Wenn ein gut bekannter anderer auf einmal anders aussieht oder sich anders verhält, registrieren wir das sofort. Wenn jemand anders spricht oder sich anders bewegt, eine Gesichtshälfte hängt, so merken wir schnell, dass hier etwas nicht stimmt und können der Sache nachgehen. Wenn ein neuer Mitarbeiter eingestellt wird, werden die Karten in unserer Arbeitsumgebung auch neu gemischt und wir versuchen uns, oft unserem Muster entsprechend, ihm gegenüber zu verhalten. Abhängig davon, wie interessant oder bedrohlich wir den oder die Neue finden. Wir klären dann, oft unbewusst, ob es insgesamt besser ist, sich mit dem anderen zu verstehen, ihn zu ignorieren oder auf Abstand zu halten, was seinerseits davon abhängt, wie andere den oder die Neue einschätzen.

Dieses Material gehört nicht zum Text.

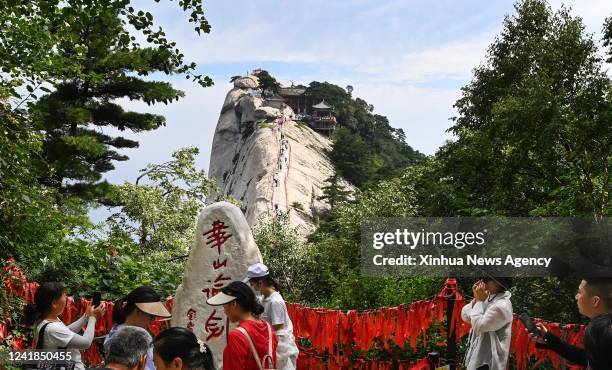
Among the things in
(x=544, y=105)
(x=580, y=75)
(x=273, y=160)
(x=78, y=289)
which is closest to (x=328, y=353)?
(x=78, y=289)

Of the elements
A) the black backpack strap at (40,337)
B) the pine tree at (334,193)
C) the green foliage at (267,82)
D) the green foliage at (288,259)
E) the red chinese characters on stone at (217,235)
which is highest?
the green foliage at (267,82)

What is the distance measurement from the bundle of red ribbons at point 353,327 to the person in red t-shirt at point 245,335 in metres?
2.86

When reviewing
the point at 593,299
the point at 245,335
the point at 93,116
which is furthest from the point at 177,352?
the point at 93,116

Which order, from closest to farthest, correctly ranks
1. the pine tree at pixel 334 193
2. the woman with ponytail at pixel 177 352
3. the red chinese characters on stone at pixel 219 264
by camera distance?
the woman with ponytail at pixel 177 352, the red chinese characters on stone at pixel 219 264, the pine tree at pixel 334 193

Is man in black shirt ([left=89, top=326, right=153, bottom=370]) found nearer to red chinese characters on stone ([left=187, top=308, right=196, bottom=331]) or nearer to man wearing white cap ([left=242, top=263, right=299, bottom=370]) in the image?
man wearing white cap ([left=242, top=263, right=299, bottom=370])

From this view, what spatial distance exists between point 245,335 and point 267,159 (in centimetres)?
5886

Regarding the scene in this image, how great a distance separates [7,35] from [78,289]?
283cm

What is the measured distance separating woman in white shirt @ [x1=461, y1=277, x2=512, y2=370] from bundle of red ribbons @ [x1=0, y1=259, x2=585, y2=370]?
0.88 m

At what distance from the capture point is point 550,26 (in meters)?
24.5

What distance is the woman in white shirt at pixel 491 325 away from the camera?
16.2 ft

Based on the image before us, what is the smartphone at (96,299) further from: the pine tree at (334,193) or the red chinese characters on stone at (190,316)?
the pine tree at (334,193)

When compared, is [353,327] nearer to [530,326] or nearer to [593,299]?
[530,326]

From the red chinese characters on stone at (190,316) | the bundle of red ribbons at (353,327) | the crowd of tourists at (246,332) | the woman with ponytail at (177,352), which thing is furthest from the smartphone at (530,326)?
the red chinese characters on stone at (190,316)

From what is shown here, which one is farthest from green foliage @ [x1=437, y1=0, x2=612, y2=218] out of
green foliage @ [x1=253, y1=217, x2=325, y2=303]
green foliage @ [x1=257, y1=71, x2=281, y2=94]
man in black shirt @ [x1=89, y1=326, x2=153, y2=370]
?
green foliage @ [x1=257, y1=71, x2=281, y2=94]
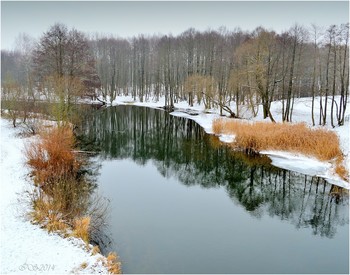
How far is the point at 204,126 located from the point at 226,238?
70.3 feet

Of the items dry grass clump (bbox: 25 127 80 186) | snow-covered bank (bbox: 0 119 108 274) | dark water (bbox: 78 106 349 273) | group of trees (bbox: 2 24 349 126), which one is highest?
group of trees (bbox: 2 24 349 126)

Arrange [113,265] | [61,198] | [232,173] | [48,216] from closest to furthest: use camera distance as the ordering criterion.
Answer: [113,265] < [48,216] < [61,198] < [232,173]

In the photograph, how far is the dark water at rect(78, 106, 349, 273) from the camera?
784cm

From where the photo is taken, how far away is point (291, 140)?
60.3 feet

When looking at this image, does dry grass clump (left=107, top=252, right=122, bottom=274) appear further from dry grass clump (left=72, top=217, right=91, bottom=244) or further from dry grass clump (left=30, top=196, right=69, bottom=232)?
dry grass clump (left=30, top=196, right=69, bottom=232)

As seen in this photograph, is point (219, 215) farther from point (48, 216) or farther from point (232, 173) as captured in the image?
point (48, 216)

Wiederkennen, das heißt aus dieser Perspektive, dass alles in Ordnung ist und man sich entspannen kann. In Ordnung muss dabei nicht unbedingt gut bedeuten, lediglich bekannt, den Erwartungen entsprechend. Wer seine Mitmenschen für Idioten hält, wird, wenn er wieder auf einen trifft, der sich in seiner Welt als unfähig erweist, nicht traurig sein, sondern feststellen, dass er es ja bereits geahnt hat.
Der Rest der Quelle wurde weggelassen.